Brands that own the whole production chain and invest in innovation don't launch products because they think something is trending. DNVBs can identify demand directly from their customers, seeing real problems and creating precise solutions, without wasting resources.
That's what we did in the previous two stories I told, about launching and reviewing our products at JustForYou. The result is that half of the people that access our website fill out our form completely. Our conversion rate reached 3,57% in the last two months of 2022, 3x more than what big beauty e-commerce players reach.
It's relatively easy for a DNVB to go to market. What's hard is to keep managing the business with efficiency – and that's even harder in times of scarcity. This scarcity can present itself because investors aren't as attracted to risky investments as before, but also because digitally native vertical brands are just beginning in Latin America, in comparison to regions such as the US, China, Japan, and Korea.
It's also true that the more assets you have, the harder it will be to handle your cash burn and reach efficient and sustainable profitability. The secret to being a startup that also has a brick-and-mortar front is investing in innovation but, more than that, verticalizing your processes the right way by following the best playbooks and templates. And by always studying and updating your knowledge.
These playbooks and templates are a gathering of guides about recommended structures, tactics, and practices for your team to focus on growing the business since all previous knowledge has already been gathered. These documents should be available online to everyone in your startup.
Lemme give you a practical example. You want to test a new approach for making offers during the check-out step, with the objective of improving your startup's average ticket price. Has that approach been tested before? If it was, who or which team tested it? Were the results documented? What have we learned from them?

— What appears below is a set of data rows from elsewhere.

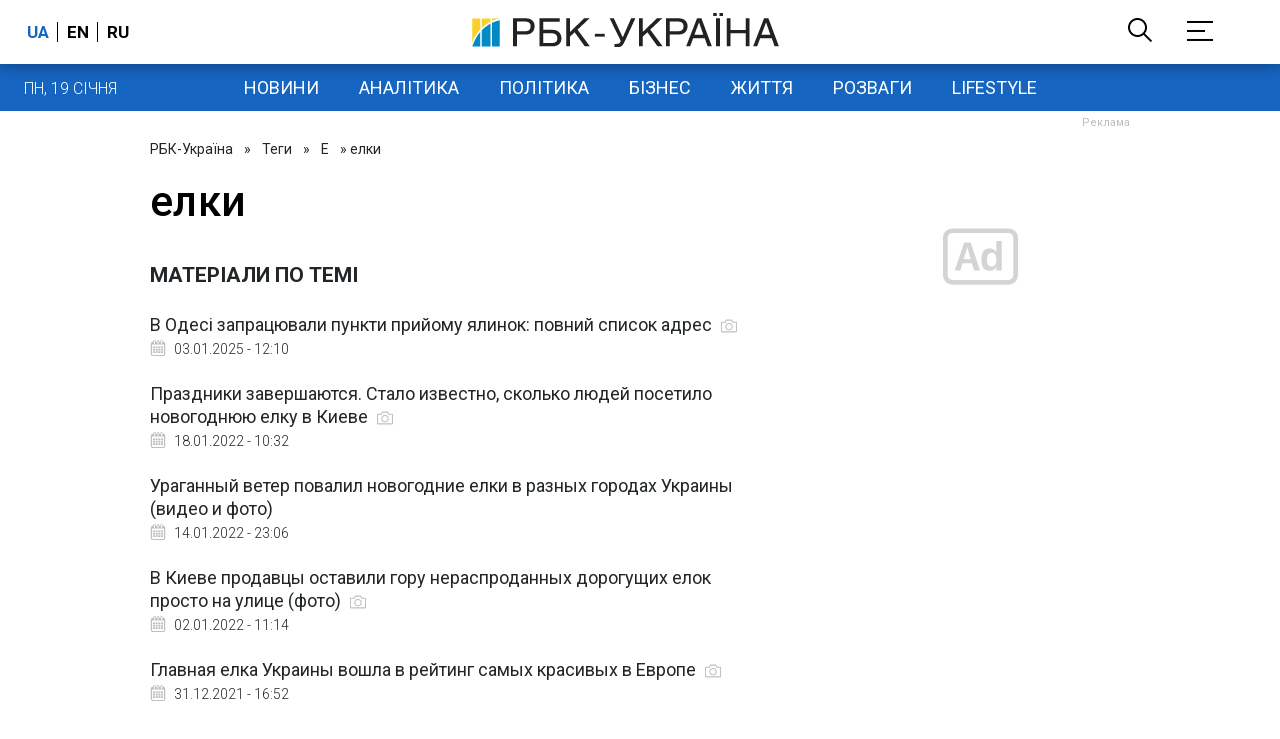

--- FILE ---
content_type: text/html; charset=utf-8
request_url: https://www.google.com/recaptcha/api2/aframe
body_size: 148
content:
<!DOCTYPE HTML><html><head><meta http-equiv="content-type" content="text/html; charset=UTF-8"></head><body><script nonce="BfVt_Y3OpUmiksqpzf_iBw">/** Anti-fraud and anti-abuse applications only. See google.com/recaptcha */ try{var clients={'sodar':'https://pagead2.googlesyndication.com/pagead/sodar?'};window.addEventListener("message",function(a){try{if(a.source===window.parent){var b=JSON.parse(a.data);var c=clients[b['id']];if(c){var d=document.createElement('img');d.src=c+b['params']+'&rc='+(localStorage.getItem("rc::a")?sessionStorage.getItem("rc::b"):"");window.document.body.appendChild(d);sessionStorage.setItem("rc::e",parseInt(sessionStorage.getItem("rc::e")||0)+1);localStorage.setItem("rc::h",'1768853291676');}}}catch(b){}});window.parent.postMessage("_grecaptcha_ready", "*");}catch(b){}</script></body></html>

In JustForYou, we aim to work with a strategy that's similar to Amazon's (while of course considering our difference in size). Amazon has an internal Wiki that works as a knowledge-sharing website. Employees can add, edit, and keep the content relevant to the business and its processes.
It's been said that, before you interrupt someone to ask a question, you should always check the Wiki. The coolest part is that if you haven't found the info you needed there, it's your responsibility to document and share that new knowledge. This eliminates the problem of learnings being lost in e-mails or in documents stored on external servers.
I'd like to end this article with another vision, shared in a Forbes report called In 2023, D2C Is Out, And The Migration To Wholesale Is In.
Yes, thinking about new channels is an undeniable reality for companies with a D2C model, if their goal is to reach their growth and profitability metrics. Opening new sales fronts can make the brand more well-known for existing and new customers, allowing you to test the waters for a future expansion.
These new channels also contribute for better management of your customer acquisition cost (CAC), given that the competition for users in digital channels is getting more and more expensive, and requiring more and more efficiency when developing strategies.
In JustForYou, we reached R$ 500k in revenue by investing not even 5% of that in marketing strategies with influencers. You can also invest 5x more in other initiatives and not see the return on that investment (ROI). And so, it's essential that brands think of opening new channels while also developing clear long-term goals.
Now it's your turn: what do you think is coming for DNVBs?